Hello,
I answer this with much trepidation. Not certain, based on limited info in question, that this is what you actually need. There is no mention of how or why you are doing this. Regardless I present some more info here and a sample.
The document you reference was posted over three years ago and I spent many weeks if not months just to get to that point. Had many problems with direct modification of menus, most ending with crashes. The purpose of user menus in this context is to modify the selections based upon something already done by the user - selecting an existing item, changing sheets/forms etc. Depending upon that the menu can add, delete or make unavailable items.
The document also explains many ways for access and your post shows an early method. The sample attached uses one mentioned later in the document after various problems were encountered.

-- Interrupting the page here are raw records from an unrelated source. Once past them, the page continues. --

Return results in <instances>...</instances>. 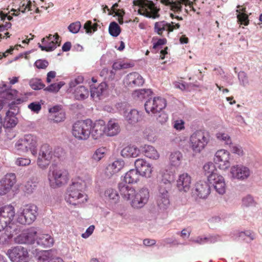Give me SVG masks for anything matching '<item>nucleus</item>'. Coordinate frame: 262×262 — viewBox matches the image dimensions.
Returning <instances> with one entry per match:
<instances>
[{
	"label": "nucleus",
	"mask_w": 262,
	"mask_h": 262,
	"mask_svg": "<svg viewBox=\"0 0 262 262\" xmlns=\"http://www.w3.org/2000/svg\"><path fill=\"white\" fill-rule=\"evenodd\" d=\"M229 160L230 154L227 150L221 149L216 152L213 159L214 163L209 162L203 166L204 174L207 177L208 182L214 180L219 175L217 173L216 166L223 170L230 166Z\"/></svg>",
	"instance_id": "f257e3e1"
},
{
	"label": "nucleus",
	"mask_w": 262,
	"mask_h": 262,
	"mask_svg": "<svg viewBox=\"0 0 262 262\" xmlns=\"http://www.w3.org/2000/svg\"><path fill=\"white\" fill-rule=\"evenodd\" d=\"M121 196L127 200H131L130 205L132 207L136 209H140L143 207L147 204L149 198V190L147 188H142L136 191L132 192H125L124 194H120Z\"/></svg>",
	"instance_id": "f03ea898"
},
{
	"label": "nucleus",
	"mask_w": 262,
	"mask_h": 262,
	"mask_svg": "<svg viewBox=\"0 0 262 262\" xmlns=\"http://www.w3.org/2000/svg\"><path fill=\"white\" fill-rule=\"evenodd\" d=\"M86 188V183L84 181H73L67 189V194L65 200L73 205H76L80 202L79 199L83 196V192Z\"/></svg>",
	"instance_id": "7ed1b4c3"
},
{
	"label": "nucleus",
	"mask_w": 262,
	"mask_h": 262,
	"mask_svg": "<svg viewBox=\"0 0 262 262\" xmlns=\"http://www.w3.org/2000/svg\"><path fill=\"white\" fill-rule=\"evenodd\" d=\"M133 3L134 6H138L141 8V12H139L141 15L154 19L160 17V9L152 1L146 0L145 2H142L141 0H134Z\"/></svg>",
	"instance_id": "20e7f679"
},
{
	"label": "nucleus",
	"mask_w": 262,
	"mask_h": 262,
	"mask_svg": "<svg viewBox=\"0 0 262 262\" xmlns=\"http://www.w3.org/2000/svg\"><path fill=\"white\" fill-rule=\"evenodd\" d=\"M92 127V121L90 119L78 120L72 126V134L78 140H86L90 137Z\"/></svg>",
	"instance_id": "39448f33"
},
{
	"label": "nucleus",
	"mask_w": 262,
	"mask_h": 262,
	"mask_svg": "<svg viewBox=\"0 0 262 262\" xmlns=\"http://www.w3.org/2000/svg\"><path fill=\"white\" fill-rule=\"evenodd\" d=\"M210 140L208 132L199 130L195 132L190 138V146L193 152H200L207 145Z\"/></svg>",
	"instance_id": "423d86ee"
},
{
	"label": "nucleus",
	"mask_w": 262,
	"mask_h": 262,
	"mask_svg": "<svg viewBox=\"0 0 262 262\" xmlns=\"http://www.w3.org/2000/svg\"><path fill=\"white\" fill-rule=\"evenodd\" d=\"M140 175L137 170L132 169L127 171L122 181L118 184V189L120 194H124L125 192H132L134 188L128 184L137 183L139 179Z\"/></svg>",
	"instance_id": "0eeeda50"
},
{
	"label": "nucleus",
	"mask_w": 262,
	"mask_h": 262,
	"mask_svg": "<svg viewBox=\"0 0 262 262\" xmlns=\"http://www.w3.org/2000/svg\"><path fill=\"white\" fill-rule=\"evenodd\" d=\"M167 106L166 100L161 97L151 96L148 98L144 103V108L146 112L149 114L151 112L152 114H156L160 111L164 109Z\"/></svg>",
	"instance_id": "6e6552de"
},
{
	"label": "nucleus",
	"mask_w": 262,
	"mask_h": 262,
	"mask_svg": "<svg viewBox=\"0 0 262 262\" xmlns=\"http://www.w3.org/2000/svg\"><path fill=\"white\" fill-rule=\"evenodd\" d=\"M6 255L11 262H25L29 260L28 249L22 246L11 247L7 250Z\"/></svg>",
	"instance_id": "1a4fd4ad"
},
{
	"label": "nucleus",
	"mask_w": 262,
	"mask_h": 262,
	"mask_svg": "<svg viewBox=\"0 0 262 262\" xmlns=\"http://www.w3.org/2000/svg\"><path fill=\"white\" fill-rule=\"evenodd\" d=\"M127 103L125 102L118 103L117 108L122 111L125 120L130 124L134 125L140 120L139 112L136 109L126 108Z\"/></svg>",
	"instance_id": "9d476101"
},
{
	"label": "nucleus",
	"mask_w": 262,
	"mask_h": 262,
	"mask_svg": "<svg viewBox=\"0 0 262 262\" xmlns=\"http://www.w3.org/2000/svg\"><path fill=\"white\" fill-rule=\"evenodd\" d=\"M52 156L53 152L50 146L48 144H43L40 147L37 160L38 166L42 169H46L50 163Z\"/></svg>",
	"instance_id": "9b49d317"
},
{
	"label": "nucleus",
	"mask_w": 262,
	"mask_h": 262,
	"mask_svg": "<svg viewBox=\"0 0 262 262\" xmlns=\"http://www.w3.org/2000/svg\"><path fill=\"white\" fill-rule=\"evenodd\" d=\"M250 174L249 168L242 164H236L231 166L230 170V178L239 181L247 179Z\"/></svg>",
	"instance_id": "f8f14e48"
},
{
	"label": "nucleus",
	"mask_w": 262,
	"mask_h": 262,
	"mask_svg": "<svg viewBox=\"0 0 262 262\" xmlns=\"http://www.w3.org/2000/svg\"><path fill=\"white\" fill-rule=\"evenodd\" d=\"M68 172L66 170H53L52 177L49 179L51 187L55 188L67 183L68 180Z\"/></svg>",
	"instance_id": "ddd939ff"
},
{
	"label": "nucleus",
	"mask_w": 262,
	"mask_h": 262,
	"mask_svg": "<svg viewBox=\"0 0 262 262\" xmlns=\"http://www.w3.org/2000/svg\"><path fill=\"white\" fill-rule=\"evenodd\" d=\"M18 91L12 89L11 85H8L6 83L2 81V85H0V95L6 104L7 102H9L18 98Z\"/></svg>",
	"instance_id": "4468645a"
},
{
	"label": "nucleus",
	"mask_w": 262,
	"mask_h": 262,
	"mask_svg": "<svg viewBox=\"0 0 262 262\" xmlns=\"http://www.w3.org/2000/svg\"><path fill=\"white\" fill-rule=\"evenodd\" d=\"M37 231L35 228H30L24 231L15 238L16 243L19 244H33L35 241Z\"/></svg>",
	"instance_id": "2eb2a0df"
},
{
	"label": "nucleus",
	"mask_w": 262,
	"mask_h": 262,
	"mask_svg": "<svg viewBox=\"0 0 262 262\" xmlns=\"http://www.w3.org/2000/svg\"><path fill=\"white\" fill-rule=\"evenodd\" d=\"M210 185L208 182L200 181L196 183L195 188L192 190V196L195 199H205L210 193Z\"/></svg>",
	"instance_id": "dca6fc26"
},
{
	"label": "nucleus",
	"mask_w": 262,
	"mask_h": 262,
	"mask_svg": "<svg viewBox=\"0 0 262 262\" xmlns=\"http://www.w3.org/2000/svg\"><path fill=\"white\" fill-rule=\"evenodd\" d=\"M16 182V176L14 173H7L0 181V195L8 192Z\"/></svg>",
	"instance_id": "f3484780"
},
{
	"label": "nucleus",
	"mask_w": 262,
	"mask_h": 262,
	"mask_svg": "<svg viewBox=\"0 0 262 262\" xmlns=\"http://www.w3.org/2000/svg\"><path fill=\"white\" fill-rule=\"evenodd\" d=\"M123 82L128 87L133 88L142 86L145 81L140 74L135 72L127 74L124 78Z\"/></svg>",
	"instance_id": "a211bd4d"
},
{
	"label": "nucleus",
	"mask_w": 262,
	"mask_h": 262,
	"mask_svg": "<svg viewBox=\"0 0 262 262\" xmlns=\"http://www.w3.org/2000/svg\"><path fill=\"white\" fill-rule=\"evenodd\" d=\"M14 216V208L11 205L0 207V219L8 226L13 221Z\"/></svg>",
	"instance_id": "6ab92c4d"
},
{
	"label": "nucleus",
	"mask_w": 262,
	"mask_h": 262,
	"mask_svg": "<svg viewBox=\"0 0 262 262\" xmlns=\"http://www.w3.org/2000/svg\"><path fill=\"white\" fill-rule=\"evenodd\" d=\"M105 121L103 120H96L93 124L92 123L91 134L94 140H97L105 134Z\"/></svg>",
	"instance_id": "aec40b11"
},
{
	"label": "nucleus",
	"mask_w": 262,
	"mask_h": 262,
	"mask_svg": "<svg viewBox=\"0 0 262 262\" xmlns=\"http://www.w3.org/2000/svg\"><path fill=\"white\" fill-rule=\"evenodd\" d=\"M157 204L161 209H166L170 204L169 196L168 191L165 188L160 187L159 189Z\"/></svg>",
	"instance_id": "412c9836"
},
{
	"label": "nucleus",
	"mask_w": 262,
	"mask_h": 262,
	"mask_svg": "<svg viewBox=\"0 0 262 262\" xmlns=\"http://www.w3.org/2000/svg\"><path fill=\"white\" fill-rule=\"evenodd\" d=\"M191 177L187 173L179 176L177 186L180 191L187 192L190 187Z\"/></svg>",
	"instance_id": "4be33fe9"
},
{
	"label": "nucleus",
	"mask_w": 262,
	"mask_h": 262,
	"mask_svg": "<svg viewBox=\"0 0 262 262\" xmlns=\"http://www.w3.org/2000/svg\"><path fill=\"white\" fill-rule=\"evenodd\" d=\"M105 135L107 137H113L120 132V126L116 119L110 120L107 124H105Z\"/></svg>",
	"instance_id": "5701e85b"
},
{
	"label": "nucleus",
	"mask_w": 262,
	"mask_h": 262,
	"mask_svg": "<svg viewBox=\"0 0 262 262\" xmlns=\"http://www.w3.org/2000/svg\"><path fill=\"white\" fill-rule=\"evenodd\" d=\"M210 184L213 186L216 191L220 194H223L226 192V184L224 178L223 176L219 175L215 177L214 180L211 181H208Z\"/></svg>",
	"instance_id": "b1692460"
},
{
	"label": "nucleus",
	"mask_w": 262,
	"mask_h": 262,
	"mask_svg": "<svg viewBox=\"0 0 262 262\" xmlns=\"http://www.w3.org/2000/svg\"><path fill=\"white\" fill-rule=\"evenodd\" d=\"M23 141H25V144L27 146H29L30 151L32 155L37 154V137L32 134L25 135L23 138H20Z\"/></svg>",
	"instance_id": "393cba45"
},
{
	"label": "nucleus",
	"mask_w": 262,
	"mask_h": 262,
	"mask_svg": "<svg viewBox=\"0 0 262 262\" xmlns=\"http://www.w3.org/2000/svg\"><path fill=\"white\" fill-rule=\"evenodd\" d=\"M140 150L134 145H128L121 151V155L124 158H136L139 155Z\"/></svg>",
	"instance_id": "a878e982"
},
{
	"label": "nucleus",
	"mask_w": 262,
	"mask_h": 262,
	"mask_svg": "<svg viewBox=\"0 0 262 262\" xmlns=\"http://www.w3.org/2000/svg\"><path fill=\"white\" fill-rule=\"evenodd\" d=\"M53 256L52 250H35L34 255L35 259L37 262H48Z\"/></svg>",
	"instance_id": "bb28decb"
},
{
	"label": "nucleus",
	"mask_w": 262,
	"mask_h": 262,
	"mask_svg": "<svg viewBox=\"0 0 262 262\" xmlns=\"http://www.w3.org/2000/svg\"><path fill=\"white\" fill-rule=\"evenodd\" d=\"M253 232L251 230H246L244 231H239L238 230L234 231L231 233L232 237L236 241H245L246 237L249 238V242L254 239V236L252 234Z\"/></svg>",
	"instance_id": "cd10ccee"
},
{
	"label": "nucleus",
	"mask_w": 262,
	"mask_h": 262,
	"mask_svg": "<svg viewBox=\"0 0 262 262\" xmlns=\"http://www.w3.org/2000/svg\"><path fill=\"white\" fill-rule=\"evenodd\" d=\"M37 245L42 248H47L52 247L54 243L53 238L49 234H42L36 239Z\"/></svg>",
	"instance_id": "c85d7f7f"
},
{
	"label": "nucleus",
	"mask_w": 262,
	"mask_h": 262,
	"mask_svg": "<svg viewBox=\"0 0 262 262\" xmlns=\"http://www.w3.org/2000/svg\"><path fill=\"white\" fill-rule=\"evenodd\" d=\"M108 87V85L106 82H102L97 86L94 84L90 85V92L92 97H94L96 95L97 97H100L103 95L104 91Z\"/></svg>",
	"instance_id": "c756f323"
},
{
	"label": "nucleus",
	"mask_w": 262,
	"mask_h": 262,
	"mask_svg": "<svg viewBox=\"0 0 262 262\" xmlns=\"http://www.w3.org/2000/svg\"><path fill=\"white\" fill-rule=\"evenodd\" d=\"M153 95L152 91L150 89H141L134 91L133 96L140 100H147Z\"/></svg>",
	"instance_id": "7c9ffc66"
},
{
	"label": "nucleus",
	"mask_w": 262,
	"mask_h": 262,
	"mask_svg": "<svg viewBox=\"0 0 262 262\" xmlns=\"http://www.w3.org/2000/svg\"><path fill=\"white\" fill-rule=\"evenodd\" d=\"M140 150L146 157L150 159H156L159 158L157 151L152 146L145 145L144 146H141Z\"/></svg>",
	"instance_id": "2f4dec72"
},
{
	"label": "nucleus",
	"mask_w": 262,
	"mask_h": 262,
	"mask_svg": "<svg viewBox=\"0 0 262 262\" xmlns=\"http://www.w3.org/2000/svg\"><path fill=\"white\" fill-rule=\"evenodd\" d=\"M98 25L96 23H93L92 20H87L81 30V33L85 32L86 34L91 36L98 29Z\"/></svg>",
	"instance_id": "473e14b6"
},
{
	"label": "nucleus",
	"mask_w": 262,
	"mask_h": 262,
	"mask_svg": "<svg viewBox=\"0 0 262 262\" xmlns=\"http://www.w3.org/2000/svg\"><path fill=\"white\" fill-rule=\"evenodd\" d=\"M74 95L77 100H83L87 98L89 92L87 88L83 85H78L74 90Z\"/></svg>",
	"instance_id": "72a5a7b5"
},
{
	"label": "nucleus",
	"mask_w": 262,
	"mask_h": 262,
	"mask_svg": "<svg viewBox=\"0 0 262 262\" xmlns=\"http://www.w3.org/2000/svg\"><path fill=\"white\" fill-rule=\"evenodd\" d=\"M28 220L30 223H32L36 219L37 215V207L36 205H32L24 209Z\"/></svg>",
	"instance_id": "f704fd0d"
},
{
	"label": "nucleus",
	"mask_w": 262,
	"mask_h": 262,
	"mask_svg": "<svg viewBox=\"0 0 262 262\" xmlns=\"http://www.w3.org/2000/svg\"><path fill=\"white\" fill-rule=\"evenodd\" d=\"M29 85L35 91L40 90L45 88V84L43 83L41 78H33L29 80Z\"/></svg>",
	"instance_id": "c9c22d12"
},
{
	"label": "nucleus",
	"mask_w": 262,
	"mask_h": 262,
	"mask_svg": "<svg viewBox=\"0 0 262 262\" xmlns=\"http://www.w3.org/2000/svg\"><path fill=\"white\" fill-rule=\"evenodd\" d=\"M121 32V28L115 21L110 23L108 27V33L113 37L118 36Z\"/></svg>",
	"instance_id": "e433bc0d"
},
{
	"label": "nucleus",
	"mask_w": 262,
	"mask_h": 262,
	"mask_svg": "<svg viewBox=\"0 0 262 262\" xmlns=\"http://www.w3.org/2000/svg\"><path fill=\"white\" fill-rule=\"evenodd\" d=\"M182 154L179 151H173L170 155V163L172 166H178L180 164Z\"/></svg>",
	"instance_id": "4c0bfd02"
},
{
	"label": "nucleus",
	"mask_w": 262,
	"mask_h": 262,
	"mask_svg": "<svg viewBox=\"0 0 262 262\" xmlns=\"http://www.w3.org/2000/svg\"><path fill=\"white\" fill-rule=\"evenodd\" d=\"M66 83L64 81L53 83L50 84L48 86L45 87L43 90L46 92H48L50 93H56Z\"/></svg>",
	"instance_id": "58836bf2"
},
{
	"label": "nucleus",
	"mask_w": 262,
	"mask_h": 262,
	"mask_svg": "<svg viewBox=\"0 0 262 262\" xmlns=\"http://www.w3.org/2000/svg\"><path fill=\"white\" fill-rule=\"evenodd\" d=\"M27 101V97H22L20 98H18L16 100H14L12 101L9 102H7L6 103V105L9 108V110L15 111L17 108L18 109L17 105L20 104Z\"/></svg>",
	"instance_id": "ea45409f"
},
{
	"label": "nucleus",
	"mask_w": 262,
	"mask_h": 262,
	"mask_svg": "<svg viewBox=\"0 0 262 262\" xmlns=\"http://www.w3.org/2000/svg\"><path fill=\"white\" fill-rule=\"evenodd\" d=\"M18 123L17 118H13L12 117H5L3 123V126L6 129H11L14 128Z\"/></svg>",
	"instance_id": "a19ab883"
},
{
	"label": "nucleus",
	"mask_w": 262,
	"mask_h": 262,
	"mask_svg": "<svg viewBox=\"0 0 262 262\" xmlns=\"http://www.w3.org/2000/svg\"><path fill=\"white\" fill-rule=\"evenodd\" d=\"M25 141H23L21 139H19L15 144V148L19 154H23L27 152L30 151L29 146H27L25 144Z\"/></svg>",
	"instance_id": "79ce46f5"
},
{
	"label": "nucleus",
	"mask_w": 262,
	"mask_h": 262,
	"mask_svg": "<svg viewBox=\"0 0 262 262\" xmlns=\"http://www.w3.org/2000/svg\"><path fill=\"white\" fill-rule=\"evenodd\" d=\"M82 28V26L79 21H76L72 23L68 27V29L69 32L73 34H76L79 31L81 32Z\"/></svg>",
	"instance_id": "37998d69"
},
{
	"label": "nucleus",
	"mask_w": 262,
	"mask_h": 262,
	"mask_svg": "<svg viewBox=\"0 0 262 262\" xmlns=\"http://www.w3.org/2000/svg\"><path fill=\"white\" fill-rule=\"evenodd\" d=\"M152 41L153 42L152 48L157 49L162 48L163 46L166 43L167 40L165 38H159L158 37H154Z\"/></svg>",
	"instance_id": "c03bdc74"
},
{
	"label": "nucleus",
	"mask_w": 262,
	"mask_h": 262,
	"mask_svg": "<svg viewBox=\"0 0 262 262\" xmlns=\"http://www.w3.org/2000/svg\"><path fill=\"white\" fill-rule=\"evenodd\" d=\"M153 167H151V165L150 163L147 164L145 165V167H143L139 171L140 176H142L147 178H150L152 172Z\"/></svg>",
	"instance_id": "a18cd8bd"
},
{
	"label": "nucleus",
	"mask_w": 262,
	"mask_h": 262,
	"mask_svg": "<svg viewBox=\"0 0 262 262\" xmlns=\"http://www.w3.org/2000/svg\"><path fill=\"white\" fill-rule=\"evenodd\" d=\"M237 22L238 24L248 26L249 24V15L246 12H241L237 15Z\"/></svg>",
	"instance_id": "49530a36"
},
{
	"label": "nucleus",
	"mask_w": 262,
	"mask_h": 262,
	"mask_svg": "<svg viewBox=\"0 0 262 262\" xmlns=\"http://www.w3.org/2000/svg\"><path fill=\"white\" fill-rule=\"evenodd\" d=\"M216 237H207L201 236H198L195 239L191 240L193 243H197L199 244H203L207 243H214L216 241Z\"/></svg>",
	"instance_id": "de8ad7c7"
},
{
	"label": "nucleus",
	"mask_w": 262,
	"mask_h": 262,
	"mask_svg": "<svg viewBox=\"0 0 262 262\" xmlns=\"http://www.w3.org/2000/svg\"><path fill=\"white\" fill-rule=\"evenodd\" d=\"M17 222L22 225H30V223L28 220V218L25 213L24 209L20 213H18L16 218Z\"/></svg>",
	"instance_id": "09e8293b"
},
{
	"label": "nucleus",
	"mask_w": 262,
	"mask_h": 262,
	"mask_svg": "<svg viewBox=\"0 0 262 262\" xmlns=\"http://www.w3.org/2000/svg\"><path fill=\"white\" fill-rule=\"evenodd\" d=\"M190 3V0H181L180 2H173L172 3L171 7L177 13L180 12L182 10V4Z\"/></svg>",
	"instance_id": "8fccbe9b"
},
{
	"label": "nucleus",
	"mask_w": 262,
	"mask_h": 262,
	"mask_svg": "<svg viewBox=\"0 0 262 262\" xmlns=\"http://www.w3.org/2000/svg\"><path fill=\"white\" fill-rule=\"evenodd\" d=\"M105 196H107L110 200L114 201L115 203L118 201L119 196L116 190L113 189H108L105 191Z\"/></svg>",
	"instance_id": "3c124183"
},
{
	"label": "nucleus",
	"mask_w": 262,
	"mask_h": 262,
	"mask_svg": "<svg viewBox=\"0 0 262 262\" xmlns=\"http://www.w3.org/2000/svg\"><path fill=\"white\" fill-rule=\"evenodd\" d=\"M164 24V20L156 22L154 24V32L162 36L163 32L165 31Z\"/></svg>",
	"instance_id": "603ef678"
},
{
	"label": "nucleus",
	"mask_w": 262,
	"mask_h": 262,
	"mask_svg": "<svg viewBox=\"0 0 262 262\" xmlns=\"http://www.w3.org/2000/svg\"><path fill=\"white\" fill-rule=\"evenodd\" d=\"M164 25L165 30H166L169 32H172L174 29H178L180 27V25L179 23H175L173 21L168 23L164 20Z\"/></svg>",
	"instance_id": "864d4df0"
},
{
	"label": "nucleus",
	"mask_w": 262,
	"mask_h": 262,
	"mask_svg": "<svg viewBox=\"0 0 262 262\" xmlns=\"http://www.w3.org/2000/svg\"><path fill=\"white\" fill-rule=\"evenodd\" d=\"M28 107L33 112L38 113L41 109V103L40 102L34 101L30 103Z\"/></svg>",
	"instance_id": "5fc2aeb1"
},
{
	"label": "nucleus",
	"mask_w": 262,
	"mask_h": 262,
	"mask_svg": "<svg viewBox=\"0 0 262 262\" xmlns=\"http://www.w3.org/2000/svg\"><path fill=\"white\" fill-rule=\"evenodd\" d=\"M243 204L245 207L254 206L255 202L252 196L249 194L243 199Z\"/></svg>",
	"instance_id": "6e6d98bb"
},
{
	"label": "nucleus",
	"mask_w": 262,
	"mask_h": 262,
	"mask_svg": "<svg viewBox=\"0 0 262 262\" xmlns=\"http://www.w3.org/2000/svg\"><path fill=\"white\" fill-rule=\"evenodd\" d=\"M105 149L104 148H99L94 152L92 156L93 160L96 161H100L105 154Z\"/></svg>",
	"instance_id": "4d7b16f0"
},
{
	"label": "nucleus",
	"mask_w": 262,
	"mask_h": 262,
	"mask_svg": "<svg viewBox=\"0 0 262 262\" xmlns=\"http://www.w3.org/2000/svg\"><path fill=\"white\" fill-rule=\"evenodd\" d=\"M238 79L240 84L245 86L249 82L247 74L244 71H240L238 74Z\"/></svg>",
	"instance_id": "13d9d810"
},
{
	"label": "nucleus",
	"mask_w": 262,
	"mask_h": 262,
	"mask_svg": "<svg viewBox=\"0 0 262 262\" xmlns=\"http://www.w3.org/2000/svg\"><path fill=\"white\" fill-rule=\"evenodd\" d=\"M156 114H158L157 117V120L158 122L163 124L165 123L168 120V115L165 113L164 112L162 111H160Z\"/></svg>",
	"instance_id": "bf43d9fd"
},
{
	"label": "nucleus",
	"mask_w": 262,
	"mask_h": 262,
	"mask_svg": "<svg viewBox=\"0 0 262 262\" xmlns=\"http://www.w3.org/2000/svg\"><path fill=\"white\" fill-rule=\"evenodd\" d=\"M34 67L38 69H45L49 66V62L46 59H38L34 64Z\"/></svg>",
	"instance_id": "052dcab7"
},
{
	"label": "nucleus",
	"mask_w": 262,
	"mask_h": 262,
	"mask_svg": "<svg viewBox=\"0 0 262 262\" xmlns=\"http://www.w3.org/2000/svg\"><path fill=\"white\" fill-rule=\"evenodd\" d=\"M148 163L143 159H138L135 161V168L134 169L137 170V172L139 173L141 169L143 167H145V165Z\"/></svg>",
	"instance_id": "680f3d73"
},
{
	"label": "nucleus",
	"mask_w": 262,
	"mask_h": 262,
	"mask_svg": "<svg viewBox=\"0 0 262 262\" xmlns=\"http://www.w3.org/2000/svg\"><path fill=\"white\" fill-rule=\"evenodd\" d=\"M53 120L54 122H60L64 120L66 118V114L64 112L61 111L58 113L53 115Z\"/></svg>",
	"instance_id": "e2e57ef3"
},
{
	"label": "nucleus",
	"mask_w": 262,
	"mask_h": 262,
	"mask_svg": "<svg viewBox=\"0 0 262 262\" xmlns=\"http://www.w3.org/2000/svg\"><path fill=\"white\" fill-rule=\"evenodd\" d=\"M217 138L220 140L225 141L226 144H231L230 137L225 133L217 134Z\"/></svg>",
	"instance_id": "0e129e2a"
},
{
	"label": "nucleus",
	"mask_w": 262,
	"mask_h": 262,
	"mask_svg": "<svg viewBox=\"0 0 262 262\" xmlns=\"http://www.w3.org/2000/svg\"><path fill=\"white\" fill-rule=\"evenodd\" d=\"M117 166L116 165L115 161L113 162L112 164H109L107 167L106 170L107 171H109V172L111 173V174L113 175L115 173L118 172L120 170H118V168H117Z\"/></svg>",
	"instance_id": "69168bd1"
},
{
	"label": "nucleus",
	"mask_w": 262,
	"mask_h": 262,
	"mask_svg": "<svg viewBox=\"0 0 262 262\" xmlns=\"http://www.w3.org/2000/svg\"><path fill=\"white\" fill-rule=\"evenodd\" d=\"M31 160L28 158H19L16 161V164L18 166H27L30 164Z\"/></svg>",
	"instance_id": "338daca9"
},
{
	"label": "nucleus",
	"mask_w": 262,
	"mask_h": 262,
	"mask_svg": "<svg viewBox=\"0 0 262 262\" xmlns=\"http://www.w3.org/2000/svg\"><path fill=\"white\" fill-rule=\"evenodd\" d=\"M95 229V226L92 225L90 226L85 231L81 234V237L83 238H87L93 233Z\"/></svg>",
	"instance_id": "774afa93"
}]
</instances>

Most of the menu items, sub menus and items in any menu are controlled by indexes. My sample uses hard coded numbers but you can replace these with variables. A sub menu is an offshoot of a menu. You must base its’ creation on the previous menu item. So if the menu item is food defined:
'New menu
oPopupMenu = CreatePopupMenu( stMyPopupMenuCmdId, "Food", oMenuBarSettings )
' New Popup
oPopupMenuContainer = oPopupMenu(3).Value
and the first item is to be another container for more items, a popup within the popup must be created:
'Popup in Popup
' New Popup
oPopupMenu2 = CreatePopupMenu( stMyPopupMenuCmdId, "European", oMenuBarSettings )
' Add Popup to menu
oPopupMenuContainer.insertByIndex( 0, oPopupMenu2 )
From there you can add further popups or actual menu items.
The sample adds two main menu items and a sampling of sub menus and actual menu items which when clicked will display a message box.
Sample ----- MenuSample.ods
Edit:
To present an example of not using macros to create the menus, have quickly created a sample using Tools->customise...
Sample ------- MenuSampleUsingCustomise.ods
Still contains the macros to display the messages.